COMMENT
Hoary old rumours or a visionary insight into an ambitious, global aviation hub soon to be built in Auckland?
Air NZ chief executive Ralph Norris, giving evidence before the Australian Competition Tribunal on Wednesday, said he was in possession of confidential information that the Dubai-based airline Emirates was planning to establish a major international hub right here in Auckland.
An Air NZ spokesman yesterday said the company would not add to Norris' comments. Emirates managers in Dubai were looking at the comments before responding.
So what information could Norris have, that a rival airline, admittedly with ambitious global expansion plans, is keen on building a huge aviation hub at the most distant point of its network?
Reports of a hub first began circulating in late February, when Australian journalist Geoffrey Thomas said in an emailed aviation newsletter that Emirates was "investigating the feasibility" of the idea.
Without citing any source, Thomas said Emirates was "looking at services from Auckland to Fiji, Los Angeles/San Francisco and Buenos Aires as part of a major South Pacific expansion that would give it round-the-world capability".
He then went on to say Emirates was going to use its new flights to Australia and New Zealand to "draw Australian passengers onto its South Pacific network".
And until Norris' revelation in Sydney this week, that's as far as it went, with no more details of any such hub or South Pacific network, coming to light.
While Norris is presumably using the prospect of an Emirates hub as a way of gaining support for the anti-competitive alliance with Qantas, the potential gains for New Zealand of such a development are huge.
Our tourism, aircraft engineering, construction and service industries would undoubtedly get a massive boost from more Dubai money flowing into New Zealand.
If Norris had been able to share his confidential Emirates information with our Commerce Commission last year, these multimillion-dollar benefits could have been assessed when making its decision to reject his plan for the Qantas alliance.
In a February interview, Emirates group managing director Maurice Flanagan said the airline had no plans to fly between Auckland and the United States soon.

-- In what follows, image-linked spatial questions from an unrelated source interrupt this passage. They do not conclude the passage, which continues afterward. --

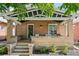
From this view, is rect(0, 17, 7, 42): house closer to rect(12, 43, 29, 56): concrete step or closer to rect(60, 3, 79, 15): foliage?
rect(12, 43, 29, 56): concrete step

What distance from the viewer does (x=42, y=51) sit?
3727 millimetres

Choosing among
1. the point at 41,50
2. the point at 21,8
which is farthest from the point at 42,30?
the point at 21,8

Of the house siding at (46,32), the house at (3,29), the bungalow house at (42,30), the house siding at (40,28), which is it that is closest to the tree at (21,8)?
the bungalow house at (42,30)

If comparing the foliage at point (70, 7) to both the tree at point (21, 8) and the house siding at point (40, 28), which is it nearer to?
the tree at point (21, 8)

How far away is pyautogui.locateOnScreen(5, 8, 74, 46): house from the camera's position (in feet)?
12.5

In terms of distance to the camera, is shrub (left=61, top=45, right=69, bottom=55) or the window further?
the window

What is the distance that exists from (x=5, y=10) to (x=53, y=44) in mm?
1133

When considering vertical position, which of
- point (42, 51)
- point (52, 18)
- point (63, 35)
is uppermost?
point (52, 18)

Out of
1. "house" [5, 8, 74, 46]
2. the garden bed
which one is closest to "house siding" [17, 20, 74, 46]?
"house" [5, 8, 74, 46]

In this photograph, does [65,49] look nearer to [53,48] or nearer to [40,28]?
[53,48]

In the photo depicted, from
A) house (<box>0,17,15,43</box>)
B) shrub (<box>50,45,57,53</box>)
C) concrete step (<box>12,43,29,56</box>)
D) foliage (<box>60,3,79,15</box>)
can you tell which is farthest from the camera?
concrete step (<box>12,43,29,56</box>)

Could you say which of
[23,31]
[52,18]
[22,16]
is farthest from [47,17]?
[23,31]

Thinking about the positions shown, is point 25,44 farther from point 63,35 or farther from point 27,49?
point 63,35

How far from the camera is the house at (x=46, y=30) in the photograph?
380cm
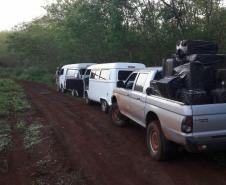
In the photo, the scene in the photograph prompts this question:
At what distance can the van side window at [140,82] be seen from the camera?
31.3 ft

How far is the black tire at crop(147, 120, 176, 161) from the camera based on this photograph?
296 inches

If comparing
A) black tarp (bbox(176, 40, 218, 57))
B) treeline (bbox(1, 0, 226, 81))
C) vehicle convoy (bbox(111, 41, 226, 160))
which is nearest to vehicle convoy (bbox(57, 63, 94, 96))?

This came after an enthusiastic description of numerous other expansion opportunities around the globe. Emirates has yet to even fly to the United States, though will begin flying to New York next month.
Flanagan referred to new options for New Zealand travellers with the launch of a nonstop Dubai-Auckland service. Emirates would link Auckland and New York, not across the Pacific - but through its Dubai hub.
All signs point to Norris being either dead wrong or scare-mongering on this matter, but, for the sake of the New Zealand economy, let's hope he's right.